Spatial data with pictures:
######

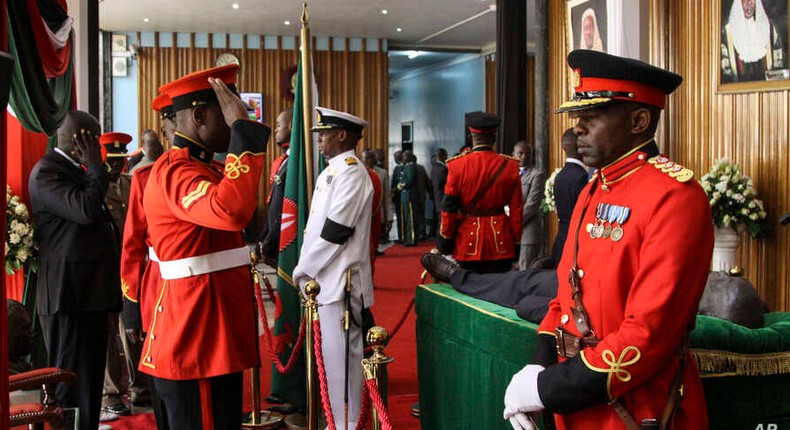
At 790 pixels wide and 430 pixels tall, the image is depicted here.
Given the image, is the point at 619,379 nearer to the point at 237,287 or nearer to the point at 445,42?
the point at 237,287

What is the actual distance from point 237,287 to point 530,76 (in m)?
15.4

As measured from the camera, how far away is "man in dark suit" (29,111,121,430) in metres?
3.78

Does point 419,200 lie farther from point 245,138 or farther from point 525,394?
point 525,394

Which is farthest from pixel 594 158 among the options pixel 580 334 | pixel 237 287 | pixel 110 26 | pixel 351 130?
pixel 110 26

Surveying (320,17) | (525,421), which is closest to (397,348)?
(525,421)

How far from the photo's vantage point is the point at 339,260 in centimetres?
396

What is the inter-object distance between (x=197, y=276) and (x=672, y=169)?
5.13 feet

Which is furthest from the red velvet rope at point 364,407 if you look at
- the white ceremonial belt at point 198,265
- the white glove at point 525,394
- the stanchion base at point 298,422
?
the stanchion base at point 298,422

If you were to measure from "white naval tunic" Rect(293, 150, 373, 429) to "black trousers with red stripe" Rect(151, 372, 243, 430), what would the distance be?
1303 millimetres

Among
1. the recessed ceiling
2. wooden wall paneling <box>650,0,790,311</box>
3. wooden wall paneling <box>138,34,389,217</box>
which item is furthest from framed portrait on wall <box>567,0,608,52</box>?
wooden wall paneling <box>138,34,389,217</box>

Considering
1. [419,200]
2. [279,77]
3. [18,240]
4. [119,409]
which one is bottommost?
[119,409]

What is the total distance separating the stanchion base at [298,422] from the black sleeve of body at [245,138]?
226 cm

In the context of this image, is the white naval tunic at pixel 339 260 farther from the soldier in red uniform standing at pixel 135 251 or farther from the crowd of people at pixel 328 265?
the soldier in red uniform standing at pixel 135 251

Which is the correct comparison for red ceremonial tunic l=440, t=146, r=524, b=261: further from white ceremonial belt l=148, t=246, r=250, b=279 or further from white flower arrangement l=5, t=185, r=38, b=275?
white ceremonial belt l=148, t=246, r=250, b=279
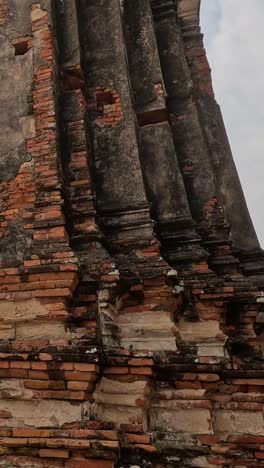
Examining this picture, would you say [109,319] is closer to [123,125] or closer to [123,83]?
[123,125]

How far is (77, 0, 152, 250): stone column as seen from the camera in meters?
5.00

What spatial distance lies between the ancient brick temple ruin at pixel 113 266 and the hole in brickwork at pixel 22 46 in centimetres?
1

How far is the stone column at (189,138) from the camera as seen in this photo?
5.98m

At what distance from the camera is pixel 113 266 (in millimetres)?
4242

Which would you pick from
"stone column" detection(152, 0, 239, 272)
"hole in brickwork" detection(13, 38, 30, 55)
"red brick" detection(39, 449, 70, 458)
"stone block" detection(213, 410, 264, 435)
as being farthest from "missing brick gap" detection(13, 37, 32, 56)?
"stone block" detection(213, 410, 264, 435)

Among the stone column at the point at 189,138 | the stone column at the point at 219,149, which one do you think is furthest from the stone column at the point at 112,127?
the stone column at the point at 219,149

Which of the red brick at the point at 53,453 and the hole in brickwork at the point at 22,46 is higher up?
the hole in brickwork at the point at 22,46

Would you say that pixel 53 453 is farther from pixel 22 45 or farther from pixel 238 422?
pixel 22 45

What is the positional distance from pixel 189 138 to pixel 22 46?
104 inches

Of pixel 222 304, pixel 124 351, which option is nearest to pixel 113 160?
pixel 222 304

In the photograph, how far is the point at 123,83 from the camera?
19.2 feet

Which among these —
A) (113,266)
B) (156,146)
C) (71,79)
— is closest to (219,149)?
(156,146)

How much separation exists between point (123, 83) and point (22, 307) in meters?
Answer: 3.25

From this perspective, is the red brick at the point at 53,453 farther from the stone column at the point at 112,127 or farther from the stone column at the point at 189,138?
the stone column at the point at 189,138
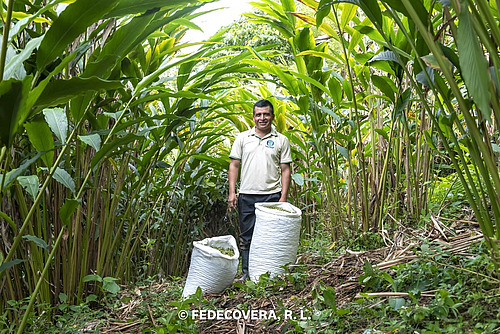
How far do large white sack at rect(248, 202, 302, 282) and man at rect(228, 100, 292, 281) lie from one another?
32 cm

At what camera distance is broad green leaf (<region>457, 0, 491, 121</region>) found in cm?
64

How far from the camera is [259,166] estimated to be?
241 centimetres

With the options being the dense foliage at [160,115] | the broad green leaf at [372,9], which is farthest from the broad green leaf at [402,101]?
the broad green leaf at [372,9]

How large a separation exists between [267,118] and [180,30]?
2.04ft

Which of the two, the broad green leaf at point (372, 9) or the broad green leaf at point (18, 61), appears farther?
the broad green leaf at point (372, 9)

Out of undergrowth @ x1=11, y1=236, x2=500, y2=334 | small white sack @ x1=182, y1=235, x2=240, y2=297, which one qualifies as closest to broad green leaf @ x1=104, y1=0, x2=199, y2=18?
undergrowth @ x1=11, y1=236, x2=500, y2=334

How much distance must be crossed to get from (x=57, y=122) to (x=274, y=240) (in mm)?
1146

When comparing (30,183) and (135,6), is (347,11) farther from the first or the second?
(30,183)

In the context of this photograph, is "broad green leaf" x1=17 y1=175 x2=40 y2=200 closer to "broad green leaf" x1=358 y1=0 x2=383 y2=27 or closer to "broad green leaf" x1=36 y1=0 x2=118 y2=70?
"broad green leaf" x1=36 y1=0 x2=118 y2=70

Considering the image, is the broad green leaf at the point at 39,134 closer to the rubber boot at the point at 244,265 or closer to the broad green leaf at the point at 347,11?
the broad green leaf at the point at 347,11

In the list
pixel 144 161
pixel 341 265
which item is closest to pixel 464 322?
pixel 341 265

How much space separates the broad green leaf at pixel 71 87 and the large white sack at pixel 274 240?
140cm

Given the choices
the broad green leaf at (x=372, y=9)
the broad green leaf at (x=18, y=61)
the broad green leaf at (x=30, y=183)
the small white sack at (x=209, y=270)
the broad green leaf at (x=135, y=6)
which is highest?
the broad green leaf at (x=372, y=9)

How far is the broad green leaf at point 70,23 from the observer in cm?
71
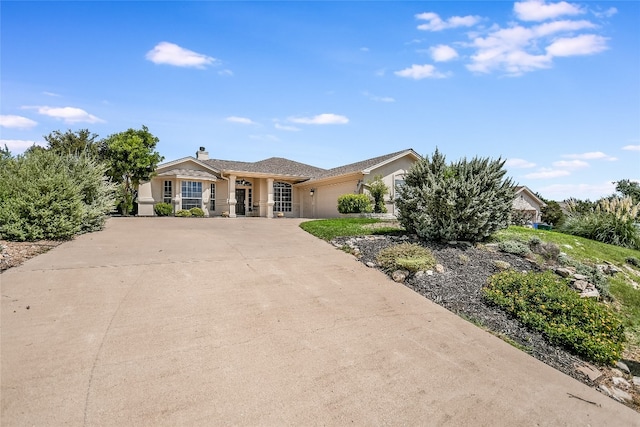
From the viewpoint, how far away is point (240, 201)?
23672 millimetres

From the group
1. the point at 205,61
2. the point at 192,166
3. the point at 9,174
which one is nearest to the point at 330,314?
the point at 205,61

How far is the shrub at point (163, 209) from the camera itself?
1980 centimetres

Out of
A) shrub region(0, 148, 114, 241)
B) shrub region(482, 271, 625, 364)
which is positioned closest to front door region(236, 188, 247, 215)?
shrub region(0, 148, 114, 241)

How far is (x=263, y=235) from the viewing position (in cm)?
1123

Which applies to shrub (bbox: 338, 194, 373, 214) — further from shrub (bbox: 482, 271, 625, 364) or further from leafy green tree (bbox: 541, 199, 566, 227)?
leafy green tree (bbox: 541, 199, 566, 227)

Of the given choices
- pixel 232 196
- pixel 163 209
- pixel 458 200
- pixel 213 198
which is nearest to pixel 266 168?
pixel 232 196

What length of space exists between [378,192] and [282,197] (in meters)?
8.56

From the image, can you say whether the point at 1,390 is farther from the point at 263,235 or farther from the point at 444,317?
the point at 263,235

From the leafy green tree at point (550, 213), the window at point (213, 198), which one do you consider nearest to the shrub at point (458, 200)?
the window at point (213, 198)

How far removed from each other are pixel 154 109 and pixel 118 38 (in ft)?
8.75

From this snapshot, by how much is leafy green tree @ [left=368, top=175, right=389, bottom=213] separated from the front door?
32.2ft

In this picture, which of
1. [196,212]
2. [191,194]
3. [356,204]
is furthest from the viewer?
[191,194]

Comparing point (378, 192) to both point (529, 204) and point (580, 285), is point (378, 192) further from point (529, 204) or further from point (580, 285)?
point (529, 204)

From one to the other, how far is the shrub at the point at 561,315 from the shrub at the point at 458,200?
3244mm
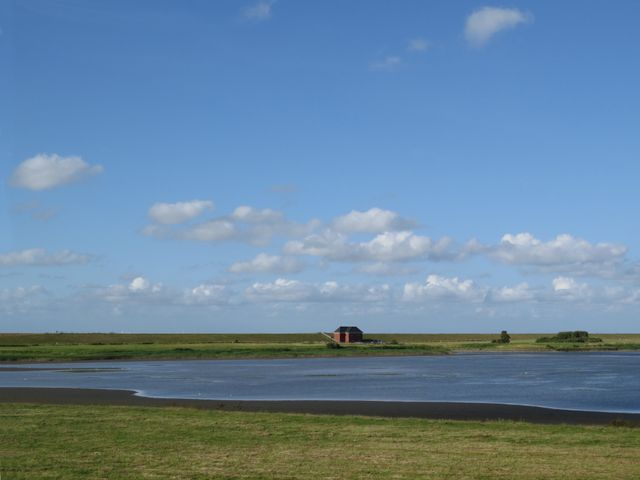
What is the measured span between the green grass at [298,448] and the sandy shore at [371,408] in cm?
621

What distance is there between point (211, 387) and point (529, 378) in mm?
33682

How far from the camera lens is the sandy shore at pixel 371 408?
39438 mm

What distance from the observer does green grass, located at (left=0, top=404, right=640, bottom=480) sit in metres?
21.4

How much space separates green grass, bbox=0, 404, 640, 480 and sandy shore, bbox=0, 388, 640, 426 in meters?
6.21

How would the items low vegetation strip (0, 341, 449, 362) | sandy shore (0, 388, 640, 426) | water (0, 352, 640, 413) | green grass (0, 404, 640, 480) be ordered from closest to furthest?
green grass (0, 404, 640, 480) → sandy shore (0, 388, 640, 426) → water (0, 352, 640, 413) → low vegetation strip (0, 341, 449, 362)

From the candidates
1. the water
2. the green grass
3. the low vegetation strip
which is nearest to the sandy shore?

######

WHAT NEEDS TO BE DONE: Can you repeat the data verbatim, starting at the line that contains "How much space separates green" and ending at the end of the data?

ANSWER IN FULL:
How much space separates green grass, bbox=0, 404, 640, 480 and sandy shore, bbox=0, 388, 640, 426 in meters?
6.21

How would the items low vegetation strip (0, 341, 449, 362) | sandy shore (0, 388, 640, 426) | water (0, 352, 640, 413) | green grass (0, 404, 640, 480) be ordered from closest to furthest?
green grass (0, 404, 640, 480) → sandy shore (0, 388, 640, 426) → water (0, 352, 640, 413) → low vegetation strip (0, 341, 449, 362)

From the candidates
1. the water
2. the green grass
3. the low vegetation strip
which is nearest to the sandy shore?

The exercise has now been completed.